What is needed. Could you continue the reflection on an old priest's words from a Robertson Davies novel, starting right after its final sentence?
--- Start Passage given ---
I just noticed the date of his death and see he was only 44 when he died. It makes me think of passages Robertson Davies wrote in Fifth Business, or maybe, What’s Bred in the Bone, where a priest is reflecting on his evolving understanding of the life of Jesus. The priest (if I remember this correctly), now an old man, is speaking to someone he knew in his youth, when he was new to the priesthood and his fervor was strong and his ideas about Christ and religion seemingly set for life.

“How do you feel the same now as you did then?” his questioner asks.

“I am twice as old now as Jesus was when he died,” said the old priest. “Things do look different now, from where I am today.”

Forgive the paraphrasing and the misremembering, all you Davies fans. What struck me at the time I read the passage was the likely truth of the old man’s words. I was younger then – 33 or 34, about the age of Jesus when he died – and I thought that some day I might look back on those words and weigh them.
--- End Passage given ---
--- Start Entries provided ---
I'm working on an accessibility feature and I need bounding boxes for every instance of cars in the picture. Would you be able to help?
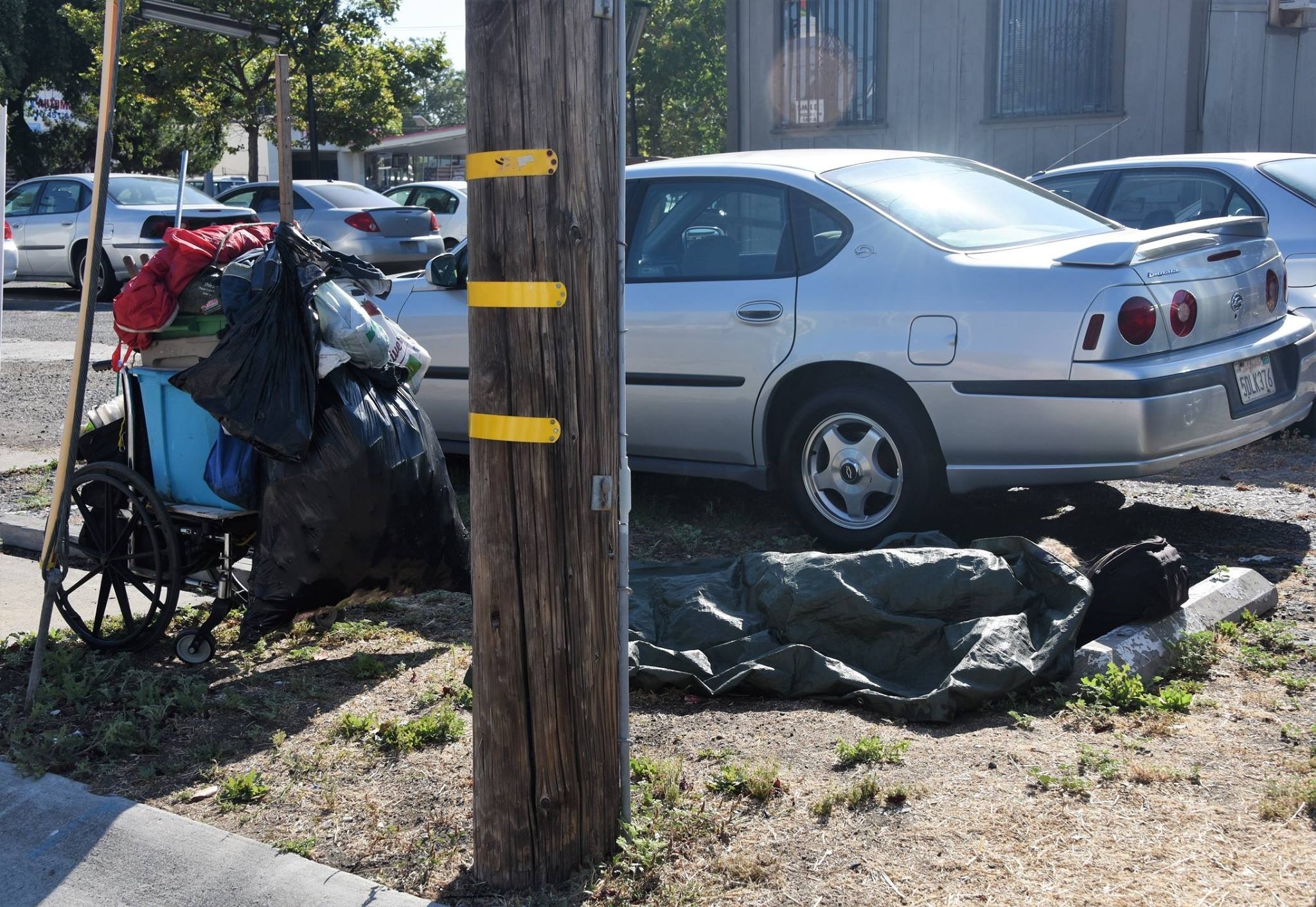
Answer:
[377,180,468,250]
[205,177,447,282]
[1014,152,1315,331]
[357,146,1315,550]
[5,173,264,303]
--- End Entries provided ---
Exercise answer.
Well, I am too busy to weigh them now. All I can do is hold them up in the light of this coffee shop window and turn them a bit. They seem true, the light shines through them. I can reflect on the life and pain and glory of Gerard Manly Hopkins from a new perspective, that of outliving his 44 years; that of surviving some hellish years of my own.

I don’t have any great wisdom or insight to offer, just that yes, things do look different from the perch at the end of the branch. Flight is inviting, it always has been. Endurance is important, if only because we say it is. Not leaving the branch before our time means everything in the world to those who’s lives we light, and to those whom in turn light our own.